# Excerpt to read
Retreats & Social Outreach
CCC Retreat Programme:
Sixth years have a retreat in September, which includes an element of choice. In September 2006, the programme was as follows
• A two-day retreat based in the Diocesan pastoral centre, facilitated by Mr. Gerry Keegan. This retreat focuses on the statements ‘You are special’ and ‘You are loved by God.’ Gerry tells of his own faith journey, which was troubled by alcoholism amongst other struggles. He does this as a gifted storyteller and musician. The retreat involves exposition of the Blessed Sacrament and prayer.
• A two day retreat in the Limrick Pastoral Centre, led by theology graduate Cornelia O’Brien. The foucus is on journey, involving meditation and creativity with clay modelling.
• An overnight retreat in Esker retreat house in Athenry, Co. Galway. This retreat focuses on relationships (with oneself, others and God.) The retreat includes reconciliation and liturgy.
• An retreat in La Salle Pastoral Centre, Co Laois. This retreat focuses on self-awareness and uniqueness of the individual. Some leadership skill are introduced and developed. The retreat includes meditation and liturgy.
• The retreat programme comes to an end with the celebration of Mass in the school on Sunday evening. During this Mass, partly celebrated by candlelight we heard about the different experiences.
Fourth years have one day retreats using the Limerick Pastoral Centres own retreat team. The theme of the retreat is ‘Gift’.
Third years had a one-day retreat in January. This retreat is facilitated by Gerry Keegan (who takes part in the sixth year retreat programme.)
Second years had a one-day retreat during Lent, given by the school Chaplain. This focused on ‘My image of God and my image of myself’. This involved discussion and individual reflection. The pupils shared their own experiences of prayer and were introduced to different prayer types.

# Provided data
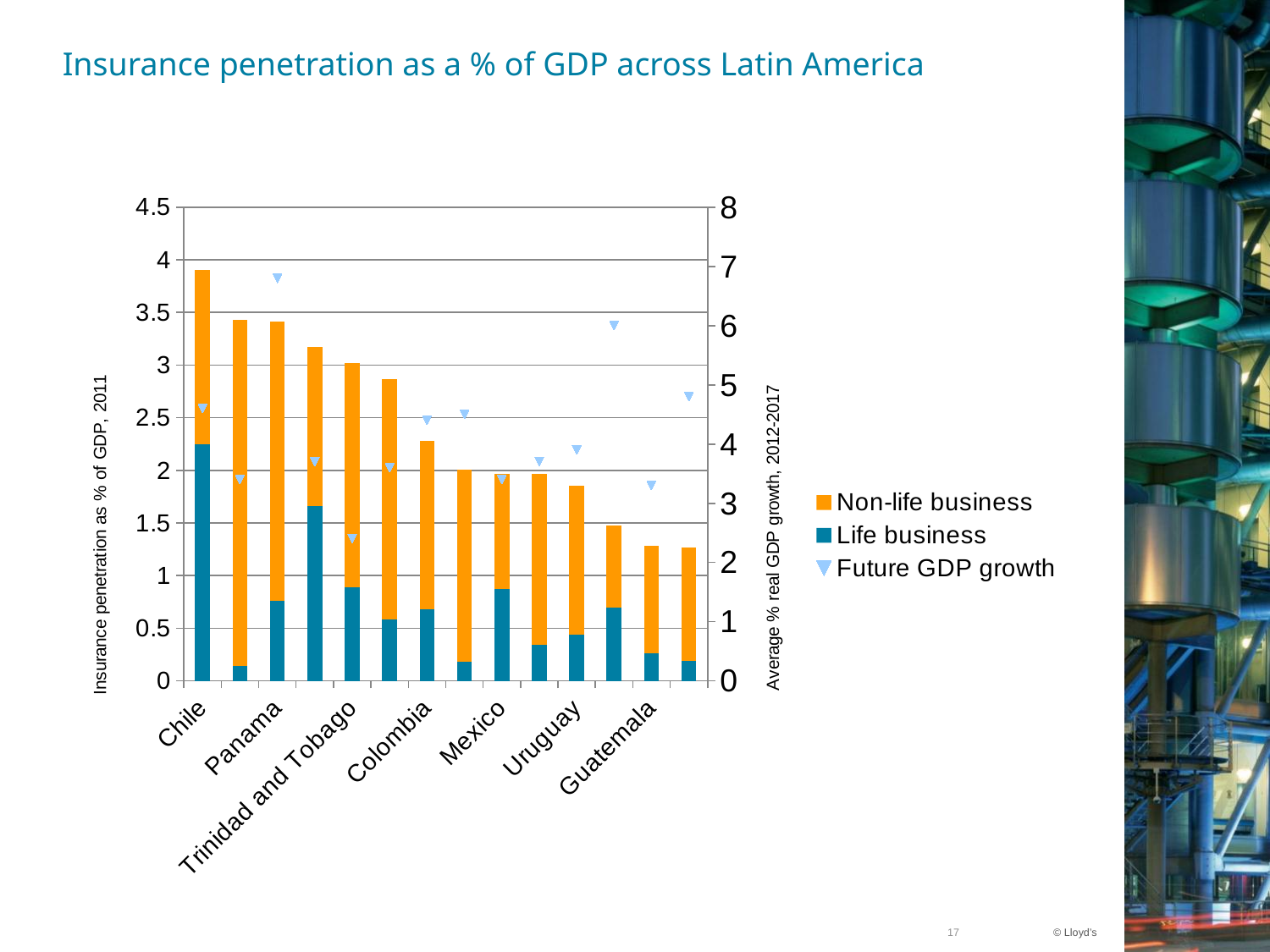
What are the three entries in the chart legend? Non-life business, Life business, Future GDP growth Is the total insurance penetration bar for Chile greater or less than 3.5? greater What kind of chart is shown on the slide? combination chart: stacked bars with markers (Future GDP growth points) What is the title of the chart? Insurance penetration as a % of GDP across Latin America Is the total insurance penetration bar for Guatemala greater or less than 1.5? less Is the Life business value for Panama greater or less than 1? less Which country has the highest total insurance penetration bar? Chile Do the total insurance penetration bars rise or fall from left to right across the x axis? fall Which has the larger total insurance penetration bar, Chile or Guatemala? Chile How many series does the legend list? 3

# Work instructions
Write out the whole text about school retreats and social outreach again, word for word, from its heading through the last line.

# Solution for this task
Retreats & Social Outreach
CCC Retreat Programme:
Sixth years have a retreat in September, which includes an element of choice. In September 2006, the programme was as follows
• A two-day retreat based in the Diocesan pastoral centre, facilitated by Mr. Gerry Keegan. This retreat focuses on the statements ‘You are special’ and ‘You are loved by God.’ Gerry tells of his own faith journey, which was troubled by alcoholism amongst other struggles. He does this as a gifted storyteller and musician. The retreat involves exposition of the Blessed Sacrament and prayer.
• A two day retreat in the Limrick Pastoral Centre, led by theology graduate Cornelia O’Brien. The foucus is on journey, involving meditation and creativity with clay modelling.
• An overnight retreat in Esker retreat house in Athenry, Co. Galway. This retreat focuses on relationships (with oneself, others and God.) The retreat includes reconciliation and liturgy.
• An retreat in La Salle Pastoral Centre, Co Laois. This retreat focuses on self-awareness and uniqueness of the individual. Some leadership skill are introduced and developed. The retreat includes meditation and liturgy.
• The retreat programme comes to an end with the celebration of Mass in the school on Sunday evening. During this Mass, partly celebrated by candlelight we heard about the different experiences.
Fourth years have one day retreats using the Limerick Pastoral Centres own retreat team. The theme of the retreat is ‘Gift’.
Third years had a one-day retreat in January. This retreat is facilitated by Gerry Keegan (who takes part in the sixth year retreat programme.)
Second years had a one-day retreat during Lent, given by the school Chaplain. This focused on ‘My image of God and my image of myself’. This involved discussion and individual reflection. The pupils shared their own experiences of prayer and were introduced to different prayer types.